In [1]:
from datasets import load_dataset
import pandas as pd
import numpy as np
import matplotlib.pyplot as plt
import seaborn as sns

# Load datasets
cola_dataset = load_dataset("glue", "cola")
sst2_dataset = load_dataset("glue", "sst2")
mrpc_dataset = load_dataset("glue", "mrpc")
mnli_dataset = load_dataset("glue", "mnli")
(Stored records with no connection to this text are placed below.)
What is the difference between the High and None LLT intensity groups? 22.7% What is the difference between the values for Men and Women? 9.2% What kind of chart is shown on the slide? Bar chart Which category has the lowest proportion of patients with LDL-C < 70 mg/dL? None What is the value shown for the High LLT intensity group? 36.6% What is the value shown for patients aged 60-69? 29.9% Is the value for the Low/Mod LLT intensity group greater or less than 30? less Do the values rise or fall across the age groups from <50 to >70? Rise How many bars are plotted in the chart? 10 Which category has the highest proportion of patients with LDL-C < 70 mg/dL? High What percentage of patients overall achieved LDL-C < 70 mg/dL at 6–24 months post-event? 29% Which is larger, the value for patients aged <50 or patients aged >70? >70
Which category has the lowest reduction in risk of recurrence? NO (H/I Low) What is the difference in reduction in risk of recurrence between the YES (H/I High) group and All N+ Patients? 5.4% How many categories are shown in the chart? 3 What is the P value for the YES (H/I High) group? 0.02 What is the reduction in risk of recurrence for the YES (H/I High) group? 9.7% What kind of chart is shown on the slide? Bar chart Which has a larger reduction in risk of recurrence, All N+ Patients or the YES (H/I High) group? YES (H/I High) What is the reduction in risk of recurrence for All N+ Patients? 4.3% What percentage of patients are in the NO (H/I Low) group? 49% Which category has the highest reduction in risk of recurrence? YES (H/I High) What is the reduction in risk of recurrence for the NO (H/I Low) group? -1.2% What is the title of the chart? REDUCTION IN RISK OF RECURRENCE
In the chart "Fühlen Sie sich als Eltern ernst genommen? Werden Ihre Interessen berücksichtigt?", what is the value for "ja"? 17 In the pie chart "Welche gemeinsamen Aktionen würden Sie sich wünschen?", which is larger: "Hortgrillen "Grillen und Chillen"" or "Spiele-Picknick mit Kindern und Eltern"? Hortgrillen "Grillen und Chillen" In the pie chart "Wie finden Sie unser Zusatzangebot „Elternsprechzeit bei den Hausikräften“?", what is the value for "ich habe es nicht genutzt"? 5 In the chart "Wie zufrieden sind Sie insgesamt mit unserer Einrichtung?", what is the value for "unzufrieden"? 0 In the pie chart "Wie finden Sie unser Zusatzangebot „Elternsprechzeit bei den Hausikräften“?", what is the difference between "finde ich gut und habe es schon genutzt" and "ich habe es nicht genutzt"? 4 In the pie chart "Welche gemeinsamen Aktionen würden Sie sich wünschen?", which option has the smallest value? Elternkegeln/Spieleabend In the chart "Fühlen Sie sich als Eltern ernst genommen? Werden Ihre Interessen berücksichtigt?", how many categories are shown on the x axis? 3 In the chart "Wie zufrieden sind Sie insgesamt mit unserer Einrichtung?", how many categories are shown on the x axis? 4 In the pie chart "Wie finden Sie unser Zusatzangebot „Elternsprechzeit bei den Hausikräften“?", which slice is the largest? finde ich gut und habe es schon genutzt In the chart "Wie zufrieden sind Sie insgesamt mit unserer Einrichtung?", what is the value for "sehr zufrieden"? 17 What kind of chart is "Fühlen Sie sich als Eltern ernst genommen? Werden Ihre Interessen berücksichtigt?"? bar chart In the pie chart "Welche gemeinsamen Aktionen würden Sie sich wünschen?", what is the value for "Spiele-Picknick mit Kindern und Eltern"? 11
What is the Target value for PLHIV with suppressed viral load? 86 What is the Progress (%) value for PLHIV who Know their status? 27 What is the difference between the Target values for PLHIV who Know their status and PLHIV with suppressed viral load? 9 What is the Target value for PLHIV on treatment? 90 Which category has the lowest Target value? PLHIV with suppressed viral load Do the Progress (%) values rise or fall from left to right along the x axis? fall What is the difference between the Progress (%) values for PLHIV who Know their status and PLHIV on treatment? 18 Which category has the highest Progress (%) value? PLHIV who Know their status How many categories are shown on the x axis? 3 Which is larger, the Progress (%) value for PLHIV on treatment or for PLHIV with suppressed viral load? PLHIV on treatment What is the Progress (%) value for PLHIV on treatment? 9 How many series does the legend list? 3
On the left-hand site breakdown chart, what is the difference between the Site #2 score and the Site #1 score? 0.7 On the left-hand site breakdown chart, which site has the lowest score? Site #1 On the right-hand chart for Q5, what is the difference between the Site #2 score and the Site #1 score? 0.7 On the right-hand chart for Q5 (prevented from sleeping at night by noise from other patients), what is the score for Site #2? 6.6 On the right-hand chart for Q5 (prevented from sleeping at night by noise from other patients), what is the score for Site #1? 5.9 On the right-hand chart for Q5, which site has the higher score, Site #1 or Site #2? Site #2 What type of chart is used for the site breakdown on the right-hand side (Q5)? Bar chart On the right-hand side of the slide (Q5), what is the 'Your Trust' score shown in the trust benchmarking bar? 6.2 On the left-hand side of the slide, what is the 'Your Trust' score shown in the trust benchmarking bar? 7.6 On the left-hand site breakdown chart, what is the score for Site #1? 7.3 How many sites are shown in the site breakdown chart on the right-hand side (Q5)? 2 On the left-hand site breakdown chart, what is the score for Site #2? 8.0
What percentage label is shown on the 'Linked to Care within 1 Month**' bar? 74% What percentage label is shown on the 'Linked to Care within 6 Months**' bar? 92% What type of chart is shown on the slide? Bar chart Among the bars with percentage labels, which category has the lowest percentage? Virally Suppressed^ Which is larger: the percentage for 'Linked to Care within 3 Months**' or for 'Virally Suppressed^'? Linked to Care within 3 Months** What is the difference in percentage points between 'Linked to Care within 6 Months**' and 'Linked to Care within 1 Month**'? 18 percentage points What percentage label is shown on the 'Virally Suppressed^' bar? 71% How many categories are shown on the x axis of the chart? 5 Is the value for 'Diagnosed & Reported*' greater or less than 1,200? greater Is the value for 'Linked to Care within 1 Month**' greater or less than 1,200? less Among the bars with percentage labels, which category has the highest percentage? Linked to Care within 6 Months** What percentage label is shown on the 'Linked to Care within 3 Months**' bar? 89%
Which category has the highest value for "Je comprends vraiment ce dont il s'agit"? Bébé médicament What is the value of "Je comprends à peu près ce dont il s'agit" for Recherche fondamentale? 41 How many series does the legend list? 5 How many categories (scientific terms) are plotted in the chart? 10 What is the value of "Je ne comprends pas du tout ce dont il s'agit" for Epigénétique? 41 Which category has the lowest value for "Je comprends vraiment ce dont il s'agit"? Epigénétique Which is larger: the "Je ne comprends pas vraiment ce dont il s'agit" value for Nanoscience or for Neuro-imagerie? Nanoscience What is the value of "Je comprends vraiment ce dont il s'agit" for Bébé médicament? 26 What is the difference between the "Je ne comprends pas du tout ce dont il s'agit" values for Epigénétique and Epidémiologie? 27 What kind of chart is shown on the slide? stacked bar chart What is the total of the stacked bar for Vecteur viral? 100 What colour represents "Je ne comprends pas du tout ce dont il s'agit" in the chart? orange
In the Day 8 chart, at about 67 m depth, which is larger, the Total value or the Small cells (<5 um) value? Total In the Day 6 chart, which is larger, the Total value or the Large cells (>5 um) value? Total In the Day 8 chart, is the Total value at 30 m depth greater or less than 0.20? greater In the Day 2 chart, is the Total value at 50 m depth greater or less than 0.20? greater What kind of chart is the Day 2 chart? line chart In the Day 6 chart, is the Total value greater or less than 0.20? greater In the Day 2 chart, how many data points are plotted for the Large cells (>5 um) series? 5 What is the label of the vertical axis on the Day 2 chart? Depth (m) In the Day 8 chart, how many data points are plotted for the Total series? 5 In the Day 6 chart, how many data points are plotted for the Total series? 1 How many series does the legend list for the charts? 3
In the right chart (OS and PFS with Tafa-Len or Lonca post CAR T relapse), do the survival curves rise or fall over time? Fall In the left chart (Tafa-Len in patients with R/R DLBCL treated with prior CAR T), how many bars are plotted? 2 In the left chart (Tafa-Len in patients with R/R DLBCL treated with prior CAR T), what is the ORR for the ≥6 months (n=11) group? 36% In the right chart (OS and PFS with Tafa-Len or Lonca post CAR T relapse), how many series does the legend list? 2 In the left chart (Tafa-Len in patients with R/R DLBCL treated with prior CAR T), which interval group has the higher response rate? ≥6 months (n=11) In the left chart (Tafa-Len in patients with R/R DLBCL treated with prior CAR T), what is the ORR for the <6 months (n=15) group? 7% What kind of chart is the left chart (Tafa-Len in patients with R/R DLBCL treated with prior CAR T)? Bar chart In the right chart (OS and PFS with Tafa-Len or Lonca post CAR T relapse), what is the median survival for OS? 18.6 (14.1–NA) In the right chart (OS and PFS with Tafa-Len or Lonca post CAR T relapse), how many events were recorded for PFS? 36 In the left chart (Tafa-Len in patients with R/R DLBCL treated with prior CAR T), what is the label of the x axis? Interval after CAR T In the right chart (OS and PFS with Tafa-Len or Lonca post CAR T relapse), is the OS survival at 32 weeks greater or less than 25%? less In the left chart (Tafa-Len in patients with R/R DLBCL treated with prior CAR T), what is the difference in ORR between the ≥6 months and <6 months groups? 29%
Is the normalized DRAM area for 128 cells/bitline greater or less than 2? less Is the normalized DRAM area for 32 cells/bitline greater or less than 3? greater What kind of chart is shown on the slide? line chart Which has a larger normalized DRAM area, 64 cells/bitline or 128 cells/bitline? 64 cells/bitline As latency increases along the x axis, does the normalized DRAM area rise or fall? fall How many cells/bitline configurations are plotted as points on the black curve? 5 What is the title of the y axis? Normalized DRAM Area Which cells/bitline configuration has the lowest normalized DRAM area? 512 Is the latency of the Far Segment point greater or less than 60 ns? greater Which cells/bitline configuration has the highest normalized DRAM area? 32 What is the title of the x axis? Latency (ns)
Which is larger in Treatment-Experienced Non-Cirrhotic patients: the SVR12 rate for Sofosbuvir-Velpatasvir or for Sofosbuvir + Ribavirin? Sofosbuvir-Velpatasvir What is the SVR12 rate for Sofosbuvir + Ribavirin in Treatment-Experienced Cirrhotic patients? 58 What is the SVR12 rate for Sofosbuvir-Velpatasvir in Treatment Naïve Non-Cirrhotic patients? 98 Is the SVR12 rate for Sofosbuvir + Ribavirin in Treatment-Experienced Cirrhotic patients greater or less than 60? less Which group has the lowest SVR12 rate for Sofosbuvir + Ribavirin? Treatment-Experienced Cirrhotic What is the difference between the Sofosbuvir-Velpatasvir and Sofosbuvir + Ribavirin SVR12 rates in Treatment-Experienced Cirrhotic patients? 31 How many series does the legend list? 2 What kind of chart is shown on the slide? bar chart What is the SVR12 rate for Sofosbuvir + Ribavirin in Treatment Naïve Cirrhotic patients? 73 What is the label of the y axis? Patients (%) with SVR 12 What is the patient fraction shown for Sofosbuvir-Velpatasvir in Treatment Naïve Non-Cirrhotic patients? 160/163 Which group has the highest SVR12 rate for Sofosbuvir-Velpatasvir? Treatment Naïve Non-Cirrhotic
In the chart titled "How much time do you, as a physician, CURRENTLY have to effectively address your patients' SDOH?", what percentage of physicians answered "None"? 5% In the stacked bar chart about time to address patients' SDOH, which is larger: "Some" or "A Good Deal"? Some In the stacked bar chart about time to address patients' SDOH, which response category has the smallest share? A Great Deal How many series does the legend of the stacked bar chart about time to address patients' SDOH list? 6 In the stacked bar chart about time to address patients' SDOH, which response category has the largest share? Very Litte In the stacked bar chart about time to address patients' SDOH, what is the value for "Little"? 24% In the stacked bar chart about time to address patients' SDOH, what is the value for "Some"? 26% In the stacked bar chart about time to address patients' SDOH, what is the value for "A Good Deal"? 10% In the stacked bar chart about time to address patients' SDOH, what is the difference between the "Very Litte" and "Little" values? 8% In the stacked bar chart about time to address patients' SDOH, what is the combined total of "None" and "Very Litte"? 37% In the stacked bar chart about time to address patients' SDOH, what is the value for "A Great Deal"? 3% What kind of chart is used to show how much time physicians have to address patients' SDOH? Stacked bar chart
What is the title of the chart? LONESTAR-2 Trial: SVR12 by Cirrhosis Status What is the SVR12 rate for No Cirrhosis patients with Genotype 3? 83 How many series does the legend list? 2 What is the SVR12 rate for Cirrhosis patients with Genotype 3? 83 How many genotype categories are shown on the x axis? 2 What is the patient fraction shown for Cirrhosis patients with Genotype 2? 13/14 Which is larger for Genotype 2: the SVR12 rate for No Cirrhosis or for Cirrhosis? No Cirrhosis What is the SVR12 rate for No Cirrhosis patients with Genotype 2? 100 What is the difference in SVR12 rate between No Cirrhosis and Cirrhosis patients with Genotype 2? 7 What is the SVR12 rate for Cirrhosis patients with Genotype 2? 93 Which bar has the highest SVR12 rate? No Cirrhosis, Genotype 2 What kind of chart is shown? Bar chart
# Sample 100 examples from each task
cola_sample = cola_dataset['train'].shuffle(seed=42).select(range(100))
sst2_sample = sst2_dataset['train'].shuffle(seed=42).select(range(100))
mrpc_sample = mrpc_dataset['train'].shuffle(seed=42).select(range(100))
mnli_sample = mnli_dataset['train'].shuffle(seed=42).select(range(100))

In [2]:
# Function to sample equal number of examples from each class
def sample_equal(dataset, label_column, num_samples_per_class):
    df = pd.DataFrame(dataset)
    df_sampled = df.groupby(label_column).apply(lambda x: x.sample(num_samples_per_class, replace=True)).reset_index(drop=True)
    return df_sampled

# Number of samples per class for a balanced dataset (75 from each class if binary classification)
samples_per_class = 450

# Sample equal number of examples from each class
cola_sample = sample_equal(cola_dataset['train'], 'label', samples_per_class)
sst2_sample = sample_equal(sst2_dataset['train'], 'label', samples_per_class)
mrpc_sample = sample_equal(mrpc_dataset['train'], 'label', samples_per_class)

# For MNLI, since it's a multi-class problem, we will take 50 from each class to make 150 samples
samples_per_class_mnli = 300
mnli_sample = sample_equal(mnli_dataset['train'], 'label', samples_per_class_mnli)

# Save the samples to CSV files
cola_sample.to_csv('cola_sample.csv', index=False)
sst2_sample.to_csv('sst2_sample.csv', index=False)
mrpc_sample.to_csv('mrpc_sample.csv', index=False)
mnli_sample.to_csv('mnli_sample.csv', index=False)

print("Samples saved successfully.")

Samples saved successfully.